Ein freudloses Lachen entwich ihr, denn eigentlich war das überhaupt erst der Grund gewesen, warum sie nach Grimstone Creek gezogen war. Sie hatte sich erhofft, dass es auf dem Land ein wenig ruhiger zuging, aber anscheinend verfolgten die verrückten Fälle sie hartnäckig, bis in das kleinste Dorf.

Sie drückte auf den grünen Hörer ihres Telefons und meldete sich mit einem kurzen »Hallo?«

Als niemand antwortete, setzte sie erneut an, doch stockte mitten im Wort.

»Mit wem spreche ich? Sie haben schon einmal bei mir angerufen, hab ich recht?«

Ein stetiges Atmen drang durch den Hörer und ließ Detective Klaus' Nackenhaare aufstellen. Am liebsten hätte sie aufgelegt, doch das kam nicht in Frage. Sie war sich sicher, dass der Anrufer etwas mit den Entführungen zu tun hatte, auch wenn sie noch nicht genau sagen konnte, wie er ins Bild passte – falls es überhaupt ein Mann war.

»Hallo, Detective«, meldete sich die tiefe, verzerrte Stimme wieder zu Wort. »Haben Sie meine Nachricht erhalten?«

Seine Stimme klag fordernd, doch es schwang in ihr auch noch etwas Anderes mit. Etwas, das nicht so recht zum Täterbild passte, Nicola aber auch nicht benennen konnte.

»Sie meinen den Umschlag?«, fragte die Polizistin vorsichthalber nach, doch der Anrufer blieb still. Sie deutete das als ein Ja. »Den habe ich bekommen.«

»Konnten Sie mein Rätsel schon lösen?«

Nicola stieß frustriert die Luft aus. »Nein, noch nicht. Wieso Sie vielleicht geschnappt werden? Enthält der Brief einen Hinweis auf Ihre Identität?« Sie wusste, dass der Versuch, so an eine Antwort zu gelangen, sinnlos war. Dennoch konnte sie die drückende Stille im Anschluss an ihre Frage kaum ertragen.

Dann erklang ein leises Piepen und sie spürte schon fast, wie die Person am anderen Ende hektischer wurde.

»Die Antwort liegt im Namen. Lösen sie das Rätsel!«, flüsterte er ins Telefon, dann war das Gespräch auch schon wieder vorbei.

Eine schwere Last legte sich auf ihre Brust. Einerseits hätte sie ihr Handy am liebsten schon wieder an die Wand geworfen, andererseits brannte sie darauf, den Hinweis sofort zu überprüfen.
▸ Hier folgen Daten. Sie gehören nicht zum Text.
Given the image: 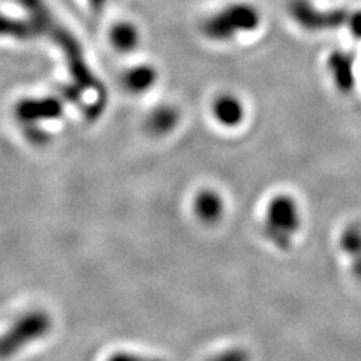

Sie tastete nach dem Umschlag in ihrer Jackentasche und wollte ihn gerade herausziehen, als die Tür aufging und der Captain in den Raum trat.

»Was haben wir hier?«, fragte er mit in die Seite gestützten Händen. Bei dem zusammengesackten Mann auf der anderen Seite des Spiegels legte er verdutzt die Stirn in Falten. »Ein neuer Verdächtiger?«

Detective Klaus schüttelte den Kopf. »Ich wünschte, es wäre so. Nein, er hat mich bei Grimm's angesprochen und einen Einbruch gemeldet.«

Sie bemerkte aus dem Augenwinkel, wie ihr Boss sie ansah.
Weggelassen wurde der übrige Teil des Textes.